La pareja se divorció hace muchos años, pero Teresa continuó utilizando el apellido de casada debido a su trayectoria profesional. La petición de anulación del matrimonio ante la Iglesia Católica es vista como una forma de permitirle a Eduardo Constantini casarse nuevamente por iglesia con su actual pareja, Elina, quien se presume ha impulsado esta solicitud.
La situación ha provocado un intenso debate en el panel del programa.
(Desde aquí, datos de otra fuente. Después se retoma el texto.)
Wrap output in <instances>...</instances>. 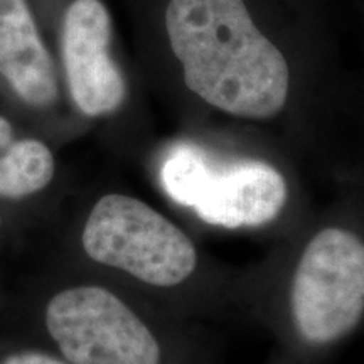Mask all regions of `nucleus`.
<instances>
[{"label": "nucleus", "instance_id": "nucleus-1", "mask_svg": "<svg viewBox=\"0 0 364 364\" xmlns=\"http://www.w3.org/2000/svg\"><path fill=\"white\" fill-rule=\"evenodd\" d=\"M166 31L184 85L209 107L245 120L284 112L289 63L245 0H169Z\"/></svg>", "mask_w": 364, "mask_h": 364}, {"label": "nucleus", "instance_id": "nucleus-2", "mask_svg": "<svg viewBox=\"0 0 364 364\" xmlns=\"http://www.w3.org/2000/svg\"><path fill=\"white\" fill-rule=\"evenodd\" d=\"M279 317L300 346L324 349L364 317V240L343 225L316 226L290 255L279 290Z\"/></svg>", "mask_w": 364, "mask_h": 364}, {"label": "nucleus", "instance_id": "nucleus-3", "mask_svg": "<svg viewBox=\"0 0 364 364\" xmlns=\"http://www.w3.org/2000/svg\"><path fill=\"white\" fill-rule=\"evenodd\" d=\"M162 191L204 225L226 231L272 226L292 198L289 177L257 157H223L194 144H176L159 167Z\"/></svg>", "mask_w": 364, "mask_h": 364}, {"label": "nucleus", "instance_id": "nucleus-4", "mask_svg": "<svg viewBox=\"0 0 364 364\" xmlns=\"http://www.w3.org/2000/svg\"><path fill=\"white\" fill-rule=\"evenodd\" d=\"M80 247L97 267L159 292L186 289L203 267L188 231L127 193H107L91 204L80 230Z\"/></svg>", "mask_w": 364, "mask_h": 364}, {"label": "nucleus", "instance_id": "nucleus-5", "mask_svg": "<svg viewBox=\"0 0 364 364\" xmlns=\"http://www.w3.org/2000/svg\"><path fill=\"white\" fill-rule=\"evenodd\" d=\"M44 329L70 364H166V346L147 316L102 284L59 289L44 307Z\"/></svg>", "mask_w": 364, "mask_h": 364}, {"label": "nucleus", "instance_id": "nucleus-6", "mask_svg": "<svg viewBox=\"0 0 364 364\" xmlns=\"http://www.w3.org/2000/svg\"><path fill=\"white\" fill-rule=\"evenodd\" d=\"M112 16L102 0H73L59 29V56L71 103L86 118L124 107L129 85L112 51Z\"/></svg>", "mask_w": 364, "mask_h": 364}, {"label": "nucleus", "instance_id": "nucleus-7", "mask_svg": "<svg viewBox=\"0 0 364 364\" xmlns=\"http://www.w3.org/2000/svg\"><path fill=\"white\" fill-rule=\"evenodd\" d=\"M0 81L33 110L51 108L59 100L56 61L31 0H0Z\"/></svg>", "mask_w": 364, "mask_h": 364}, {"label": "nucleus", "instance_id": "nucleus-8", "mask_svg": "<svg viewBox=\"0 0 364 364\" xmlns=\"http://www.w3.org/2000/svg\"><path fill=\"white\" fill-rule=\"evenodd\" d=\"M54 176L51 147L36 136L17 135L12 122L0 113V199L21 201L39 194Z\"/></svg>", "mask_w": 364, "mask_h": 364}, {"label": "nucleus", "instance_id": "nucleus-9", "mask_svg": "<svg viewBox=\"0 0 364 364\" xmlns=\"http://www.w3.org/2000/svg\"><path fill=\"white\" fill-rule=\"evenodd\" d=\"M2 364H70L66 359H63L59 354H49L44 351H22L16 353L7 359H4Z\"/></svg>", "mask_w": 364, "mask_h": 364}]
</instances>
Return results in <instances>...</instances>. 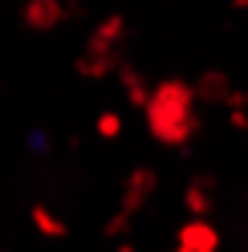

Se cuestiona la validez de alegar inmadurez después de 28 años de matrimonio y una renovación de votos en las bodas de plata. Se argumenta que, más allá de los deseos de la nueva pareja, Eduardo Constantini debería asumir sus propias decisiones y respetar la historia compartida, especialmente al considerar los cinco hijos que tienen en común. Los panelistas expresaron su desacuerdo con la anulación del matrimonio y la solicitud del apellido, calificándola de "locura" y "estupidez", mientras que otros señalan que la iglesia debería tomar conciencia de estas situaciones.
La discusión también abordó el impacto en la identidad cultural y creativa de Teresa Constantini, cuyo trabajo como cineasta está intrínsecamente ligado a su nombre artístico. Se mencionó que, incluso si legalmente se le prohibiera usar el apellido, para el público seguiría siendo reconocida como Teresa Constantini. Se sugirió consultar a un abogado especialista en derecho civil para entender las implicaciones legales de cambiar un apellido y la posibilidad de mantenerlo como nombre artístico.